A major focus of the Justice Department’s lawsuit is Live Nation’s “competitive détente” with Oak View Group, the venue development and management company co-founded by former AEG CEO Tim Leiweke and talent manager and former Live Nation chairman Irving Azoff. (Neither Oak View Group nor Azoff or Leiweke were named as defendants in the suit.)
OVG has a portfolio of over 200 venues across the nation including the Climate Pledge Arena in Seattle and Moody Center in Austin. The government claimed Live Nation and OVG colluded by agreeing not to compete against each other for artists and tours. One example: In 2016, Live Nation chief executive Michael Rapino emailed Oak View Group — which offered to promote an artist Live Nation formerly worked with — warning that such competition would lead to artists demanding more compensation in bidding wars, according to the complaint. After the exchange, the company withdrew its bid.
Another point of concern for AELP is Live Nation’s series of acquisitions last year, including the purchases of venues Bell House and the Paramount in New York. Along with lawmakers, it’s also concerned about the company’s deal with Fanatics, which explored building its own ticketing platform before settling on the partnership. On this agreement, Klobuchar and Lee say that the agreement “raises significant concerns” about whether Live Nation leveraged its alleged monopoly power to prevent Fanatics from entering the online ticketing market.
Ticketmaster controls more than 70 percent of all primary tickets sold from NBA and NHL arenas, according to the Justice Department. It’s the primary ticket vendor for 82 percent of the largest performance venues. And of these venues, it owns or operates 64 percent of them. The company has also emerged as one of the largest providers of live event booking and promotional services for both venues and artists.
The Justice Department’s lawsuit draws from the 2009 merger between Live Nation and Ticketmaster. Prior to the deal, Live Nation was Ticketmaster’s largest customer. The merger proposal drew concern from competing concert promoters and venue owners, who claimed at the time that combining Ticketmaster and Live Nation would force them to work with their largest competitor.
The DOJ approved the merger with certain conditions, including a requirement that the company not retaliate against venues for choosing other ticketing services. But in 2019, competition enforcers found that that the company had been violating the agreement by strong-arming venues to accept Ticketmaster’s services as a condition for hosting Live Nation performers, and retaliating against those that refused.
Live Nation has maintained that it has consistently followed the consent decree, settling with the DOJ at the time.
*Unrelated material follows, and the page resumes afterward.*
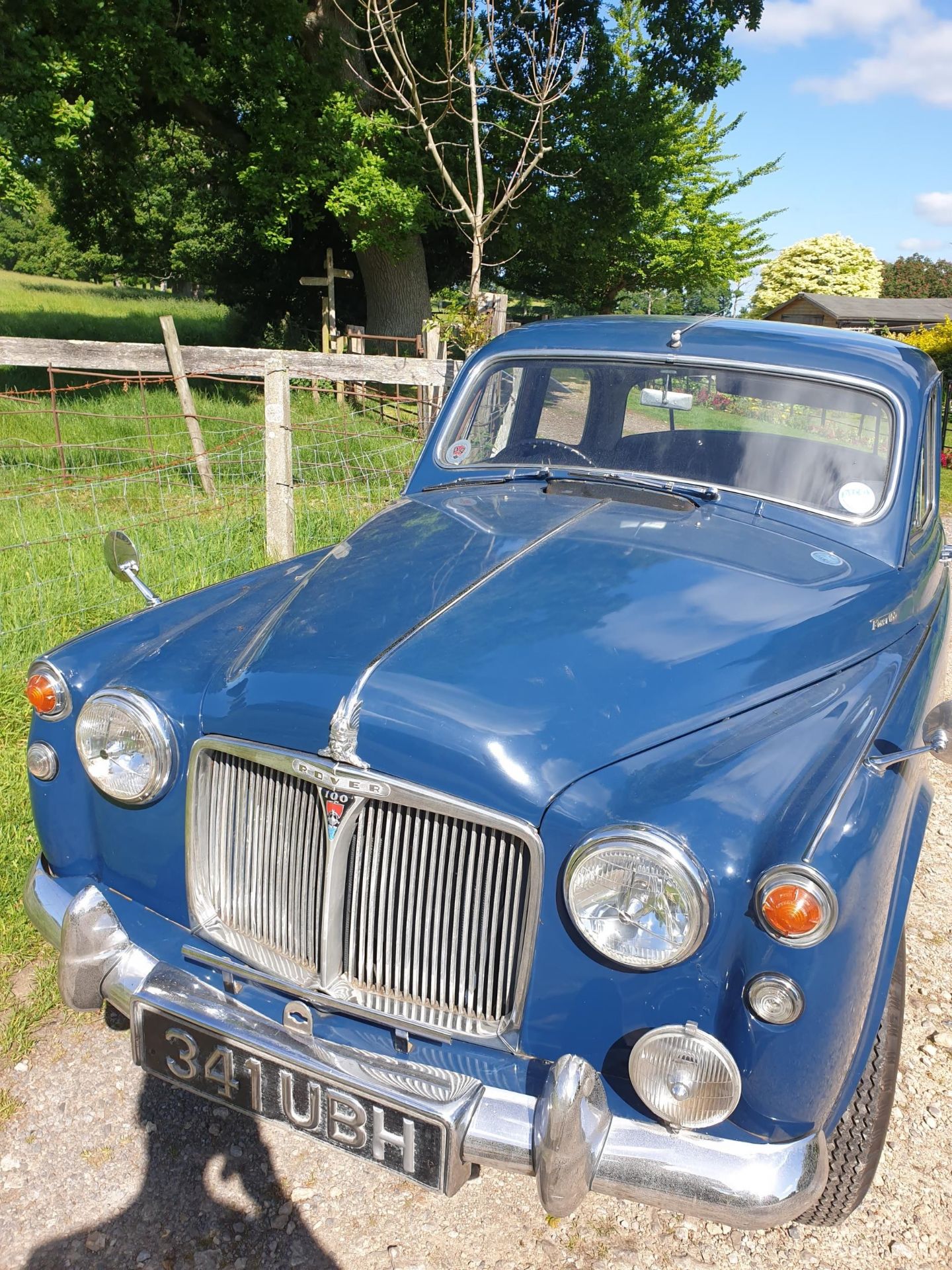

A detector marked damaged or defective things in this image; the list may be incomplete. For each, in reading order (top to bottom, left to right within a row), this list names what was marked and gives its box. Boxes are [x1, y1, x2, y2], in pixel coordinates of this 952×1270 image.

rusty wire fence [0, 365, 423, 669]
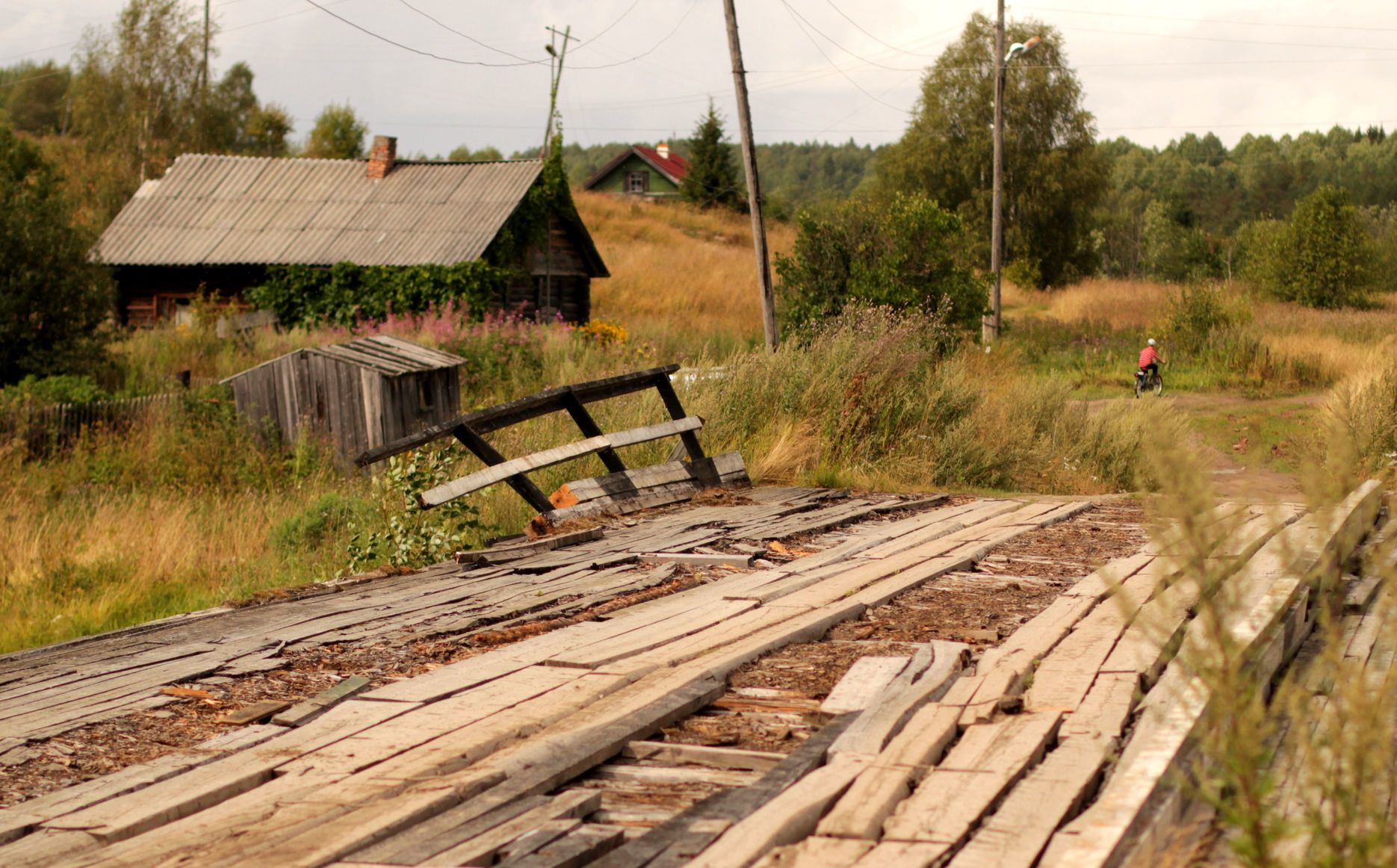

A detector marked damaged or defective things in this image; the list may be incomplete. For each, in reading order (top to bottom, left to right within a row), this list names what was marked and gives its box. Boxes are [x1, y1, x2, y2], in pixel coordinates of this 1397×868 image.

broken wooden railing [354, 363, 749, 525]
AELP claims Live Nation continues to violate that consent decree, which expires this year.
There’s technically no statute of limitations on mergers, but the government must prove that Live Nation has illegally wielded its monopoly in a manner that violates antitrust laws. Simply having a monopoly isn’t inherently illegal. The Federal Communications Commission in 2008, for example, approved the merger between XM and Sirius despite the combined entity being the only licensed satellite radio broadcasting company.
In a February earnings call, Live Nation reported operating income of $825 million last year, with 151 million fans attending over 50,000 events. It brought in total revenue of $23 billion, roughly $19 billion of which generated off of its concert arm.
Asked about high ticket pricing, CFO Joe Berchtold said the artists with stadium tours “are priced at almost perfection,” and that the prices are meant to deter scalpers.
“Since 2022, thousands of Americans have unequivocally called on the DOJ to break up Live Nation/Ticketmaster,” said Morgan Harper, director of policy at the AELP. “The DOJ must continue this case and pursue structural remedies like the public is demanding. Past attempts to cut deals with this giant have been unsuccessful in stopping abuses of independent venues, artists, and fans. Nothing short of a breakup will do.”